A generation after Columbia Records introduced the Long Play (or LP) record in 1948, rock performers advanced the format far beyond that of just collecting a number of songs on two sides of vinyl. The Beatles and other bands came up with “concept” albums, such as Sergeant Pepper’s Lonely Hearts Club Band, which were meant to be listened to, or at least thought of, as a complete whole. The Who’s Tommy, Andrew Lloyd-Webber’s first big splash, Jesus Christ Superstar, and other “rock operas” transformed the LP’s capabilities.
In these times of mp3 downloads, however, the whole idea of treating a recording release as a concept has gone the way of platform heels and bell-bottomed blue jeans. Musicians just don’t make concept recordings or CDs anymore.
That is except for Tom Griesgraber and Bert Lams.
The Encinitas-based Griesgraber and California Guitar Trio alum Lams have released an ambitions recording creation. Complete with a booklet of narratives and artwork, their CD collaboration Unnamed Lands (reviewed this issue) gives us a story of a mid-nineteenth century journey across this great continent. It’s all here: the horses, wagons, and wide-open spaces. All that might be missing is John Wayne.

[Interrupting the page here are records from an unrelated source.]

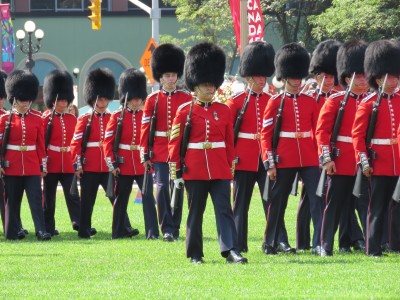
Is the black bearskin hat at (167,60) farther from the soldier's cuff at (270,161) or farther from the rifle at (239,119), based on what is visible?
the soldier's cuff at (270,161)

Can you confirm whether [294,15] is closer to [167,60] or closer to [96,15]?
[96,15]

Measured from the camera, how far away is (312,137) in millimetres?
12344

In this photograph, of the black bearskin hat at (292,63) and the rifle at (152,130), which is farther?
the rifle at (152,130)

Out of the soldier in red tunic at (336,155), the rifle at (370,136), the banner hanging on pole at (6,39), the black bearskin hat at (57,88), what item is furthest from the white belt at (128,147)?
the banner hanging on pole at (6,39)

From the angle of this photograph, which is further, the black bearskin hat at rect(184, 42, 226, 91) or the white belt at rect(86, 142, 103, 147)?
the white belt at rect(86, 142, 103, 147)

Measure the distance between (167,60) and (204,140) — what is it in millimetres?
2955

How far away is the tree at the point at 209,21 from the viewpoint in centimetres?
4103

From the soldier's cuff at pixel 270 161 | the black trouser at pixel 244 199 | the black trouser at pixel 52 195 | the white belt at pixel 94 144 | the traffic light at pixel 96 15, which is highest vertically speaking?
the traffic light at pixel 96 15

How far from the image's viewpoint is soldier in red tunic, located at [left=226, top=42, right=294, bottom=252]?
41.4 feet

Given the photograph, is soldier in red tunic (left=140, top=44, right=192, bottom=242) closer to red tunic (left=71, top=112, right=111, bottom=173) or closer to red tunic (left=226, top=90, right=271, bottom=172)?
red tunic (left=71, top=112, right=111, bottom=173)

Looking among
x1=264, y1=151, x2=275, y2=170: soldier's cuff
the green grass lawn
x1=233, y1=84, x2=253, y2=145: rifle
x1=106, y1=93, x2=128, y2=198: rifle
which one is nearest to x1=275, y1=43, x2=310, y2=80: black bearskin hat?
x1=233, y1=84, x2=253, y2=145: rifle

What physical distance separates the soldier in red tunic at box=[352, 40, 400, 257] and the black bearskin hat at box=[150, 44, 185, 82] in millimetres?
2971

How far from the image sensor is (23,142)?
48.7ft

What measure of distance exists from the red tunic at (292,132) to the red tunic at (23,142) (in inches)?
138
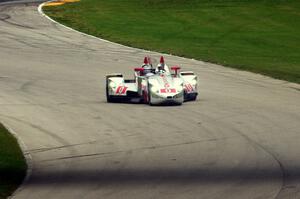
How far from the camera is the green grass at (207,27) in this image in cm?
3672

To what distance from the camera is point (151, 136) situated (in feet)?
63.1

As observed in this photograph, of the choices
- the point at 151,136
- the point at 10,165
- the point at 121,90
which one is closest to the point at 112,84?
the point at 121,90

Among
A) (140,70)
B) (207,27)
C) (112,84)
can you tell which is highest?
A: (140,70)

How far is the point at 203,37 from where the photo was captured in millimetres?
43219

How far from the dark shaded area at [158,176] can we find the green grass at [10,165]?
0.99ft

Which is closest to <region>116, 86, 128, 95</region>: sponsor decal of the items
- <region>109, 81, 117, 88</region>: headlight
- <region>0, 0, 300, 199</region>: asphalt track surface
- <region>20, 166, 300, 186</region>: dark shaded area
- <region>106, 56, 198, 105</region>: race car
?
<region>106, 56, 198, 105</region>: race car

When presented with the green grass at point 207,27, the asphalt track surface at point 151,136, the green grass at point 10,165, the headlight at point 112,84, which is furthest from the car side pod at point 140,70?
the green grass at point 207,27

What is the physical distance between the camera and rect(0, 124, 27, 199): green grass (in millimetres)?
14698

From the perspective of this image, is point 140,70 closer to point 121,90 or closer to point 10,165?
point 121,90

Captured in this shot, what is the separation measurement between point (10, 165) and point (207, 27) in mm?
31395

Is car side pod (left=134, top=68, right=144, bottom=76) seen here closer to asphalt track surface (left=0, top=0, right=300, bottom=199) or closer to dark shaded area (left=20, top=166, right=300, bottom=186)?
asphalt track surface (left=0, top=0, right=300, bottom=199)

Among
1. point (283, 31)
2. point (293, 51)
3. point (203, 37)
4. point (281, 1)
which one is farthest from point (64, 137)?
point (281, 1)

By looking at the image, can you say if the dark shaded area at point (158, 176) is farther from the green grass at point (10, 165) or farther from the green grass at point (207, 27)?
the green grass at point (207, 27)

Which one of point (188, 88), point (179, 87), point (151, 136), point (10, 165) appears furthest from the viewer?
point (188, 88)
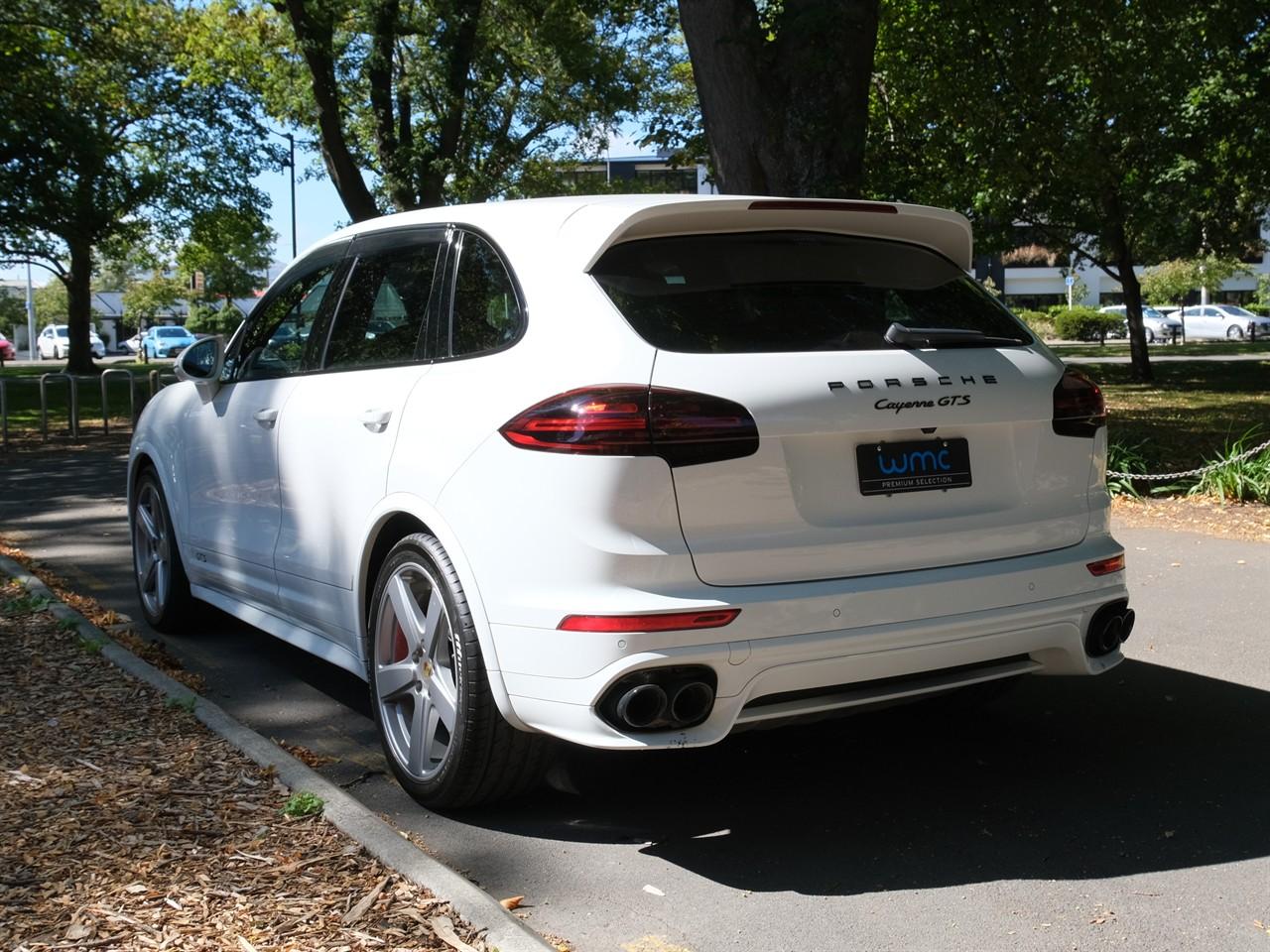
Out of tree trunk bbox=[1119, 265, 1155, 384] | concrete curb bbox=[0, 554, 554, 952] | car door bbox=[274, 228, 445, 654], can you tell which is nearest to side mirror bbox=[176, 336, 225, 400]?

The two musicians got the ball rolling on the project with a Kickstarter campaign, but the genesis for this CD goes back much further. The two met when they were both performing for a show up at the Coach House north of here in San Juan Capistrano. Griesgraber had his band Agent 22 and Lams was appearing with the California Guitar Trio. The two met, hit it off, and decided that they would like to try working together.
Their collaboration started with Griesgraber, who plays an instrument known as the Chapman Stick (See the accompanying sidebar), opening for the California Guitar Trio on a few occasions. They recorded together soon afterward. When Griesgraber released his CD Victor’s Chase, the California Guitar Trio added background for one of the tunes, “A Whisper in the Thunder,” on the disk.
Griesgraber is a world-renowned Stick player who has received accolades from the recording industry as well as others who have mastered this new and unusual instrument. Emmett Chapman, the inventor of the Stick, has said of Griesgraber, “I’m proud to see one of my instruments used in such a creative way. Many thanks to Tom for an outstanding contribution.”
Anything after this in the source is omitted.